Hi,
On 2017-12-22 11:00:54 -0500, Tom Lane wrote:
> Andres Freund <andres@anarazel.de> writes:
> > Use new overflow aware integer operations.
>
> I just tried to compile manually on prairiedog for the first time since
> this went in, and noticed that it now produces a boatload of warnings
> like
>
> int.c: In function 'int2pl':
> int.c:735: warning: 'result' may be used uninitialized in this function
>
> I think it's entirely within its rights to complain, because
> the non-builtin code paths in int.h look like
>
> int32 res = (int32) a + (int32) b;
>
> if (res > PG_INT16_MAX || res < PG_INT16_MIN)
> return true;
> *result = (int16) res;
> return false;
>
> and so if an overflow occurs then *result won't get set.
>
> I do not think it is reasonable for these functions to not set the
> output variable at all in the overflow case; it is not their job
> to opine on whether the caller may use the result.

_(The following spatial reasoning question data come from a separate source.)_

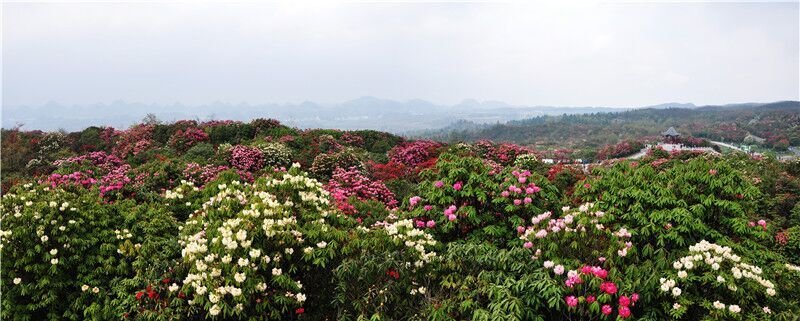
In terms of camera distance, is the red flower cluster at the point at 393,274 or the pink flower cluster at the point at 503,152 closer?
the red flower cluster at the point at 393,274

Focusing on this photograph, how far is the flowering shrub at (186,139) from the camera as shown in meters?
23.7

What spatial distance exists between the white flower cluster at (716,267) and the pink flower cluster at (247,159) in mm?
14897

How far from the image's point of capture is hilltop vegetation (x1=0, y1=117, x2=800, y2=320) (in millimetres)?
5527

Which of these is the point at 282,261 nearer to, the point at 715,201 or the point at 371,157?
the point at 715,201

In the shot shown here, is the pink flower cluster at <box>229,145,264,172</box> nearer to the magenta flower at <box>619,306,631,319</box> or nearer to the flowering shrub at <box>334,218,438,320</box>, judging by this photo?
the flowering shrub at <box>334,218,438,320</box>

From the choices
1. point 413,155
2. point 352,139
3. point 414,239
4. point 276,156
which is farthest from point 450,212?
point 352,139

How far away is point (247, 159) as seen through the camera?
59.0 ft

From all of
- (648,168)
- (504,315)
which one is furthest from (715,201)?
(504,315)

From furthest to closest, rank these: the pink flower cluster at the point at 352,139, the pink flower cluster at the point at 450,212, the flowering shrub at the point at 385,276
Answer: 1. the pink flower cluster at the point at 352,139
2. the pink flower cluster at the point at 450,212
3. the flowering shrub at the point at 385,276

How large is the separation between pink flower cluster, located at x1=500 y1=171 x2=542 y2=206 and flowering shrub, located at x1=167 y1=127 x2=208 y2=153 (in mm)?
19793

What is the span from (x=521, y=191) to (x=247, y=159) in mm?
12656

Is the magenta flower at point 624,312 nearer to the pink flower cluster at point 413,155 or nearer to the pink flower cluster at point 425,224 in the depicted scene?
the pink flower cluster at point 425,224

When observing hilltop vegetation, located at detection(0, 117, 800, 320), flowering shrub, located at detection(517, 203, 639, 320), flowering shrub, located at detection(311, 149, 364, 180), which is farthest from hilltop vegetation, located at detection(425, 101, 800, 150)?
flowering shrub, located at detection(517, 203, 639, 320)

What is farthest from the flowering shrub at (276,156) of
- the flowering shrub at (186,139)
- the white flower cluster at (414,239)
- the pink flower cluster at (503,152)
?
the white flower cluster at (414,239)
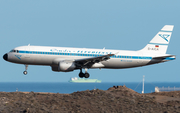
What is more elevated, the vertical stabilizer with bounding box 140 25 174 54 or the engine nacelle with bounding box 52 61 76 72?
the vertical stabilizer with bounding box 140 25 174 54

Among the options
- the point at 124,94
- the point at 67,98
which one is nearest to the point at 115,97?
the point at 124,94

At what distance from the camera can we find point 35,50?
45656 millimetres

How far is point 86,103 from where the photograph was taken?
32.4m

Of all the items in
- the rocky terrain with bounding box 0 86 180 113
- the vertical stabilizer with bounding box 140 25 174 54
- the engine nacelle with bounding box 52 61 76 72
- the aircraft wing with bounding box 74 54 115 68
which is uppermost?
the vertical stabilizer with bounding box 140 25 174 54

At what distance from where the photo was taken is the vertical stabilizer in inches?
2077

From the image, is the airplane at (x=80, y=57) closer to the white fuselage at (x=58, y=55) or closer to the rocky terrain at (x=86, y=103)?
the white fuselage at (x=58, y=55)

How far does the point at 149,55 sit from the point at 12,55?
2355 centimetres

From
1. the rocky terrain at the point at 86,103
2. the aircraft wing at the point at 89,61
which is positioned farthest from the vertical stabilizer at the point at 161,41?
the rocky terrain at the point at 86,103

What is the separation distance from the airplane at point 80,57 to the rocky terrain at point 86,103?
11127 millimetres

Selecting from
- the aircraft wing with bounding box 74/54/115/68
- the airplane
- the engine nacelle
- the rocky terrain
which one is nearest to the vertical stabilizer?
the airplane

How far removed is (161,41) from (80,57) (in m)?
16.8

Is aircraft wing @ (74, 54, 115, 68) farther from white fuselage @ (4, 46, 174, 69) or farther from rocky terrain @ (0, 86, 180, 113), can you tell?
rocky terrain @ (0, 86, 180, 113)

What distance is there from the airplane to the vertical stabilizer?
2.10 feet

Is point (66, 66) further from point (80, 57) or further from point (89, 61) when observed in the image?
point (89, 61)
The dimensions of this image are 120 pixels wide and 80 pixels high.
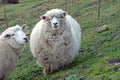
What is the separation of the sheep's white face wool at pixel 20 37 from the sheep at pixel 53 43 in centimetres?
101

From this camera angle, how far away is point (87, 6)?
22.2m

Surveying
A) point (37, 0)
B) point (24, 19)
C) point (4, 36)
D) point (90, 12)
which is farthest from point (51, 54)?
point (37, 0)

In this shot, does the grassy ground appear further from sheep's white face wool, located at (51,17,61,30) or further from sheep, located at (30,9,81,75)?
A: sheep's white face wool, located at (51,17,61,30)

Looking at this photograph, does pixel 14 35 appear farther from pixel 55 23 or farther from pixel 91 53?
pixel 91 53

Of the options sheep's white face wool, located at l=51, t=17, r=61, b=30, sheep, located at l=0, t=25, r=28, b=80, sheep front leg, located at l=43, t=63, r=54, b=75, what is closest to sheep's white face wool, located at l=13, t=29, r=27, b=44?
sheep, located at l=0, t=25, r=28, b=80

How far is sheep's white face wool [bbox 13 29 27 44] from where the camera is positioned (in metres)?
10.1

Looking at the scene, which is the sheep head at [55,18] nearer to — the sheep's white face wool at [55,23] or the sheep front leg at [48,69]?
the sheep's white face wool at [55,23]

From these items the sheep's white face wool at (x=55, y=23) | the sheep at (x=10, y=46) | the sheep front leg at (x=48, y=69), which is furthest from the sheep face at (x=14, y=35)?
the sheep front leg at (x=48, y=69)

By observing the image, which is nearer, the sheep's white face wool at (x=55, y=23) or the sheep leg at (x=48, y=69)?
the sheep's white face wool at (x=55, y=23)

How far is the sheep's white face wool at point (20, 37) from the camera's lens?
10.1 m

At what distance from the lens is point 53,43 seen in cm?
1102

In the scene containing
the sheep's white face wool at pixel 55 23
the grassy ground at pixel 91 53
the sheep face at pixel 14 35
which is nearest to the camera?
the grassy ground at pixel 91 53

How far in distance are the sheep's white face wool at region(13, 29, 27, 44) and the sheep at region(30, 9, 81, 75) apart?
1012mm

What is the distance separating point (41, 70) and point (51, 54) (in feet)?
3.63
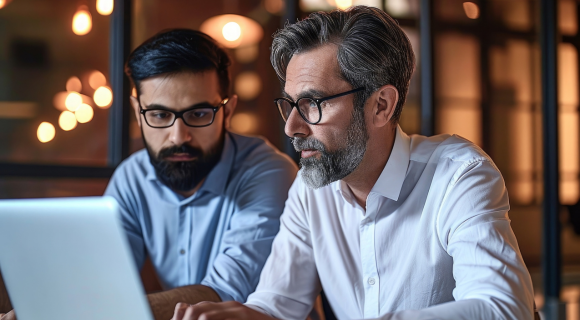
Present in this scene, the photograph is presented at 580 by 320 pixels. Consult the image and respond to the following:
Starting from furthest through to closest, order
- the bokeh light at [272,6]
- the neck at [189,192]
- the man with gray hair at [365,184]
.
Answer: the bokeh light at [272,6], the neck at [189,192], the man with gray hair at [365,184]

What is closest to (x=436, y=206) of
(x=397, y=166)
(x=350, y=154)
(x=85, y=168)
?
(x=397, y=166)

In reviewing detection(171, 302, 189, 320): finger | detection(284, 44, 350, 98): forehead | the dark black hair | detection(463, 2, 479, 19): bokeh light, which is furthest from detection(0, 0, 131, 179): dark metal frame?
detection(463, 2, 479, 19): bokeh light

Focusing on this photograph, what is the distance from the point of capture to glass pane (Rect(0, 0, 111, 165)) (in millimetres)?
3156

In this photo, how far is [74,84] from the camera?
11.1 ft

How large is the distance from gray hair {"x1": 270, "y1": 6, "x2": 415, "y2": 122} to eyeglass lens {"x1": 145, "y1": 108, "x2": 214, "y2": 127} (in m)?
0.45

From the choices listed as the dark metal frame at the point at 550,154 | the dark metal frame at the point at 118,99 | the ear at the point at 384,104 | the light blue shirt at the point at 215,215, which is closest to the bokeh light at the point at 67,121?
the dark metal frame at the point at 118,99

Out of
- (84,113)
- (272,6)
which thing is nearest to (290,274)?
(84,113)

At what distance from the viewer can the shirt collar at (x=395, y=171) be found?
4.73ft

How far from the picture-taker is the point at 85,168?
2.96 m

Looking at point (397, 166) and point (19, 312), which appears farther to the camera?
point (397, 166)

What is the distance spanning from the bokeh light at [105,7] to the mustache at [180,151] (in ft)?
5.23

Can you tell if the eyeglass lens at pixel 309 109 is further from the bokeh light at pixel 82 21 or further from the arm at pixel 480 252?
the bokeh light at pixel 82 21

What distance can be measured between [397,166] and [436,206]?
0.16 metres

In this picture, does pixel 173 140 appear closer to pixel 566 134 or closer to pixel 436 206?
pixel 436 206
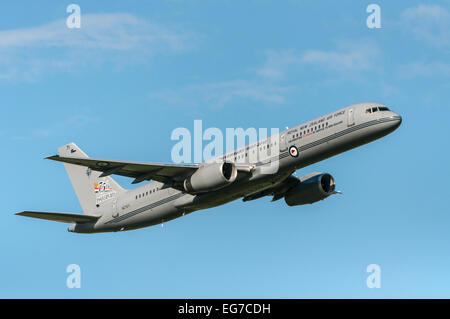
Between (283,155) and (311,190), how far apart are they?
8.28m

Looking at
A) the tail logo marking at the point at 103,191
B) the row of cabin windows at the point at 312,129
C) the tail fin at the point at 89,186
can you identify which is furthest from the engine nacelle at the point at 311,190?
the tail logo marking at the point at 103,191

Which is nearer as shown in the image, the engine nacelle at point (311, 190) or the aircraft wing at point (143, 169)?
the aircraft wing at point (143, 169)

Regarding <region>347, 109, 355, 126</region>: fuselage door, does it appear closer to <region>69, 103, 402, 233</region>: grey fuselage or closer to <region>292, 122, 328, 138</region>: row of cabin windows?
<region>69, 103, 402, 233</region>: grey fuselage

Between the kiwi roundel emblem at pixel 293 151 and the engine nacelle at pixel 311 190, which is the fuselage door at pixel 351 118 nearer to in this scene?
the kiwi roundel emblem at pixel 293 151

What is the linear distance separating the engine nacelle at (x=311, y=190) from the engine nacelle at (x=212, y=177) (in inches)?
362

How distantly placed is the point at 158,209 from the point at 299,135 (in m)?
12.8

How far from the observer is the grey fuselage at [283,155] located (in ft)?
169

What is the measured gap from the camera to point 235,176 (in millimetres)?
53375

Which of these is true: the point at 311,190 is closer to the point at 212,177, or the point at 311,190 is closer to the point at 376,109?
the point at 212,177

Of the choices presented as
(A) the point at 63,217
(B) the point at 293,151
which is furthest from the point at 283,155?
(A) the point at 63,217

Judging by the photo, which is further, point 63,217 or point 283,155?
point 63,217

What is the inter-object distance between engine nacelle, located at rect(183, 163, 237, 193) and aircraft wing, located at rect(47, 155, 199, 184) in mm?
1281
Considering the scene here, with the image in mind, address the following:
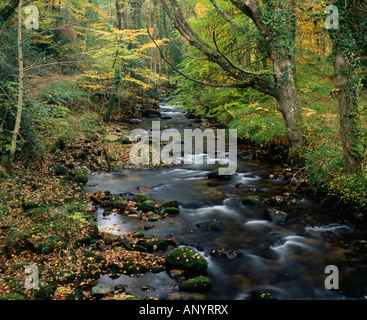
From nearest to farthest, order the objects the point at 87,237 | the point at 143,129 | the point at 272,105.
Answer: the point at 87,237 → the point at 272,105 → the point at 143,129

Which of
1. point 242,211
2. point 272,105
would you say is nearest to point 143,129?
point 272,105

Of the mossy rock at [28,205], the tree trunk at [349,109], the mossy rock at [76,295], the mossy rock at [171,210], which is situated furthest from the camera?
the mossy rock at [171,210]

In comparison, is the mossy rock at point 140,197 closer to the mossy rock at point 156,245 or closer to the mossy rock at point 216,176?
the mossy rock at point 156,245

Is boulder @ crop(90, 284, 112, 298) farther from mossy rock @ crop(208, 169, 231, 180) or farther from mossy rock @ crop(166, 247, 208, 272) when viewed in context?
mossy rock @ crop(208, 169, 231, 180)

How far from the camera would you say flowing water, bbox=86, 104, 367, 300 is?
496 cm

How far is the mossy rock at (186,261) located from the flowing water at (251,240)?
28 centimetres

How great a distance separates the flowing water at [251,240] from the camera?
16.3ft

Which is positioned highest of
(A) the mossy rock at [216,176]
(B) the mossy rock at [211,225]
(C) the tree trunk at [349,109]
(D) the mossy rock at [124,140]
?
(C) the tree trunk at [349,109]

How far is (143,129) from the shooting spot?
18453mm

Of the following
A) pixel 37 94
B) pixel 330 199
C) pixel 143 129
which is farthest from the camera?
pixel 143 129

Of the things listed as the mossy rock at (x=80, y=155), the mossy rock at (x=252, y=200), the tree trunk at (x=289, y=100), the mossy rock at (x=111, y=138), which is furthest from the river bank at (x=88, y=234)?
the mossy rock at (x=111, y=138)
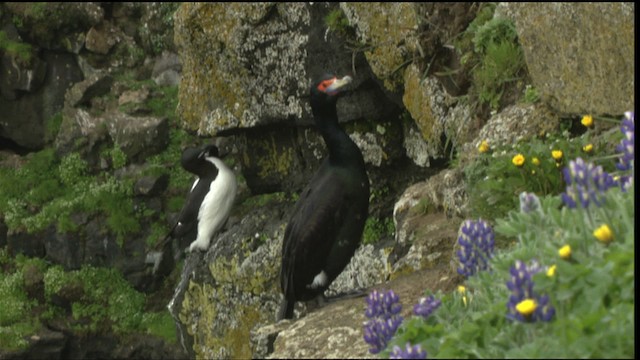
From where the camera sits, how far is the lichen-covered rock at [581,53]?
500 cm

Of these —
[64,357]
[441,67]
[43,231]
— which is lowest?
[64,357]

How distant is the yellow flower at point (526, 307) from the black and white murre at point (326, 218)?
2546mm

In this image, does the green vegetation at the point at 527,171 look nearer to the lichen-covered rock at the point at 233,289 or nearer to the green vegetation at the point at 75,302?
the lichen-covered rock at the point at 233,289

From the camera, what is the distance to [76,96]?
13898 mm

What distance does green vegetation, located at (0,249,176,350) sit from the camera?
1226 centimetres

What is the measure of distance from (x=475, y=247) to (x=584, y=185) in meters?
0.54

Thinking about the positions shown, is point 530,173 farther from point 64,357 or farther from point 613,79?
point 64,357

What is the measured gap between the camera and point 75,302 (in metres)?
12.6

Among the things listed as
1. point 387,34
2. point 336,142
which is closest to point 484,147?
point 336,142

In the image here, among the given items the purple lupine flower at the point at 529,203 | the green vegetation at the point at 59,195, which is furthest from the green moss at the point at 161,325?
the purple lupine flower at the point at 529,203

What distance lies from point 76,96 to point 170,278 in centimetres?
290

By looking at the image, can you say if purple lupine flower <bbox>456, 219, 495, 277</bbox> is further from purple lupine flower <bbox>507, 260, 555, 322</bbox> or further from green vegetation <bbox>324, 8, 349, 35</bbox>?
A: green vegetation <bbox>324, 8, 349, 35</bbox>

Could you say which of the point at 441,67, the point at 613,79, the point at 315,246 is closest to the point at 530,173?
the point at 613,79

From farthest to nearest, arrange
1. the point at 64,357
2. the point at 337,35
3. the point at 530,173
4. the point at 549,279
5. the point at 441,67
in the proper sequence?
the point at 64,357 < the point at 337,35 < the point at 441,67 < the point at 530,173 < the point at 549,279
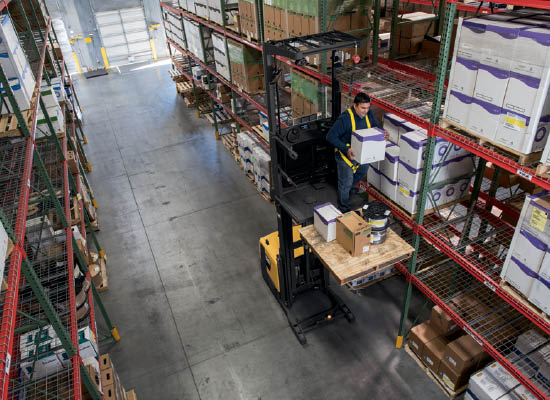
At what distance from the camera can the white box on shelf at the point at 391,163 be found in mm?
5012

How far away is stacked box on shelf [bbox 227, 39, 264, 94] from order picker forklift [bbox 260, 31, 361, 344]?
3685 mm

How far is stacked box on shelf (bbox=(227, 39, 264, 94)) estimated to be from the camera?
9.16 metres

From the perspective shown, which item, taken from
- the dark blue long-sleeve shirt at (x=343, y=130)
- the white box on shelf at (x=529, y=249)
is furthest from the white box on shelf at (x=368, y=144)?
the white box on shelf at (x=529, y=249)

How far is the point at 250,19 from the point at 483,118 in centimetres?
587

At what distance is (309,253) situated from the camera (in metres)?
6.57

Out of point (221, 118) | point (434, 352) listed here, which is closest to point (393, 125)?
point (434, 352)

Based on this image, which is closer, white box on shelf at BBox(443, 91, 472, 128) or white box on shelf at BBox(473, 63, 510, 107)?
white box on shelf at BBox(473, 63, 510, 107)

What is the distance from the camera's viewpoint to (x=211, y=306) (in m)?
6.91

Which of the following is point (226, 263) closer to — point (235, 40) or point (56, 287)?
point (56, 287)

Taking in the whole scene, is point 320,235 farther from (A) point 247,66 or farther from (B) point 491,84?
(A) point 247,66

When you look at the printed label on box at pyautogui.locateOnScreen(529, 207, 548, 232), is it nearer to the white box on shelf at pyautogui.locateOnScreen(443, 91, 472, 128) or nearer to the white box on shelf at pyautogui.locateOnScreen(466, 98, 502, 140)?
the white box on shelf at pyautogui.locateOnScreen(466, 98, 502, 140)

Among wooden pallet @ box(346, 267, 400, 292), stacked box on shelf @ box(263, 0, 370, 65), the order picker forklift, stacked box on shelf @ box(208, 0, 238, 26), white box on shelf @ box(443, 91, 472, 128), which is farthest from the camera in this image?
stacked box on shelf @ box(208, 0, 238, 26)

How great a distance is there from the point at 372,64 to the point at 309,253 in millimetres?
3443

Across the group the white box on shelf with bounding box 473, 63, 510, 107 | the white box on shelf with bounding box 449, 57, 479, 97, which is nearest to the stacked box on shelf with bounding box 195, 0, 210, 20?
the white box on shelf with bounding box 449, 57, 479, 97
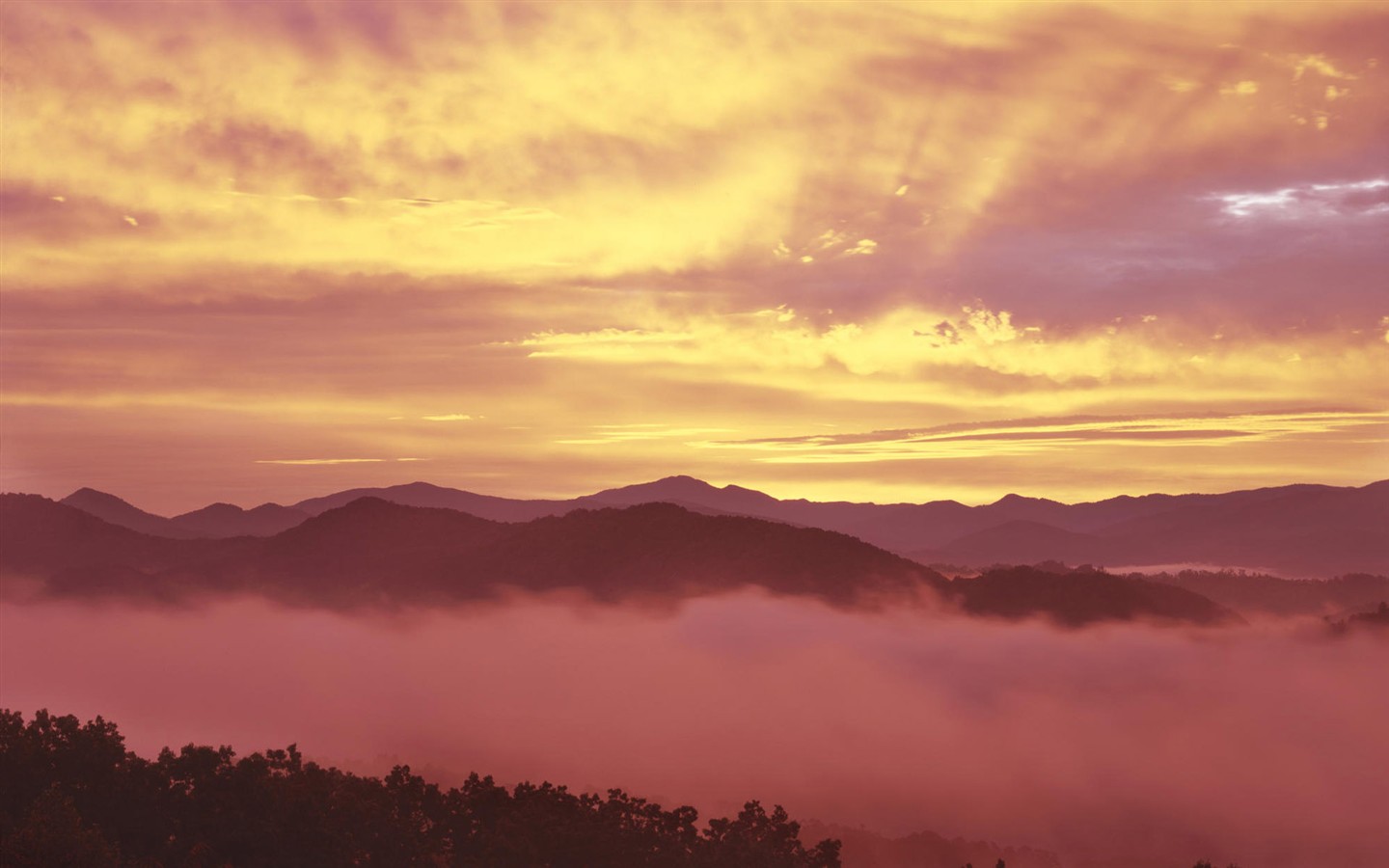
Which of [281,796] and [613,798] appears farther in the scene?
[613,798]

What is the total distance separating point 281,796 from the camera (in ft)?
235

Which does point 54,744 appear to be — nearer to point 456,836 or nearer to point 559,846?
point 456,836

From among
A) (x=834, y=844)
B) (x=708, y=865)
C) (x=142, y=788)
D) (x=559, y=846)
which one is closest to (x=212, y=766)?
(x=142, y=788)

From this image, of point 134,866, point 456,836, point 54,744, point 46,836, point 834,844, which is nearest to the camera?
point 46,836

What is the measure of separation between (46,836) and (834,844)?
158 ft

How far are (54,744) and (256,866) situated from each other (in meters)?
14.9

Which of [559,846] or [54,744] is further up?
[54,744]

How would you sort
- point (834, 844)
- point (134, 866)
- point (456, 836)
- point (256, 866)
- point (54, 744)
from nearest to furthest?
point (134, 866)
point (256, 866)
point (54, 744)
point (456, 836)
point (834, 844)

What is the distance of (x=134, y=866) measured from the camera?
200 ft

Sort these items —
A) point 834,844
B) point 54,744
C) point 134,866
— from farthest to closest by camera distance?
point 834,844, point 54,744, point 134,866

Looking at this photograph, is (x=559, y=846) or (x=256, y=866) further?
(x=559, y=846)

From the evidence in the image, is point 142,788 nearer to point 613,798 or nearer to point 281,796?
point 281,796

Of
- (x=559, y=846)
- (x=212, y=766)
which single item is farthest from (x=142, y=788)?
(x=559, y=846)

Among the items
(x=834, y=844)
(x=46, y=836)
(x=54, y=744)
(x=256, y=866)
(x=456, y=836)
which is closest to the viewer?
(x=46, y=836)
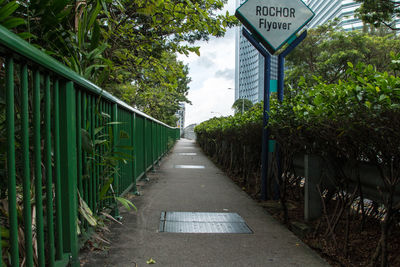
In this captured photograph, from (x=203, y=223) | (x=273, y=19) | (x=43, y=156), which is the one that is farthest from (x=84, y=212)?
(x=273, y=19)

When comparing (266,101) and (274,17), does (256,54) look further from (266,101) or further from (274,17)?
(266,101)

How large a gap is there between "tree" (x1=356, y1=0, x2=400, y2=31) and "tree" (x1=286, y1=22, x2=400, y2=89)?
37.9 ft

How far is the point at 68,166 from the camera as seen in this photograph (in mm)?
2219

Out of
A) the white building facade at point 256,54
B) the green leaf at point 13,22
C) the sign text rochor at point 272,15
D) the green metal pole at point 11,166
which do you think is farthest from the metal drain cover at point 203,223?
the white building facade at point 256,54

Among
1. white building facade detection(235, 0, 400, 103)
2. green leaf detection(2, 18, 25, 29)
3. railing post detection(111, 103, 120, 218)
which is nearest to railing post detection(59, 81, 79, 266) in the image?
green leaf detection(2, 18, 25, 29)

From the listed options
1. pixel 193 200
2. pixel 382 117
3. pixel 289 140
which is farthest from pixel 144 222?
pixel 382 117

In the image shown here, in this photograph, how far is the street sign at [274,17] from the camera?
5.29 metres

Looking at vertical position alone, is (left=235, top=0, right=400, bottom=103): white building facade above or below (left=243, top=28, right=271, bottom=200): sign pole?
above

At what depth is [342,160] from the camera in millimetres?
3365

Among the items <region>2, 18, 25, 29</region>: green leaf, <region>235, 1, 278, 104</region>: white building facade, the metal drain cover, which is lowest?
the metal drain cover

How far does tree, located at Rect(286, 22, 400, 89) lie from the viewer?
26.6 metres

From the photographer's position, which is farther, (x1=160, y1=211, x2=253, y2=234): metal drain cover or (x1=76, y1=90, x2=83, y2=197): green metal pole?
(x1=160, y1=211, x2=253, y2=234): metal drain cover

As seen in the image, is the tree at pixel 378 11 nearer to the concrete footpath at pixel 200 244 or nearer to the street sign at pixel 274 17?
the street sign at pixel 274 17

I don't agree. Please note that that the function's documentation
explicitly says "The content of *result is implementation defined in
case of overflow.".
> Furthermore, this is an incorrect emulation of the built-in functions;
> the gcc manual clearly says
> These built-in functions promote the first two operands into
> infinite precision signed type and perform addition on those
> promoted operands. The result is then cast to the type the third
> pointer argument points to and stored there. If the stored result
> is equal to the infinite precision result, the built-in functions
> return false, otherwise they return true.
>
> So as coded, there is a difference of behavior depending on whether
> you have the built-in, and that cannot be anything but bad.
The problem is that other intrinsic implementation we might want to use
in the future, like microsoft's, do *not* exactly behave that way. So I
think defining this as implementation defined is the right thing to do.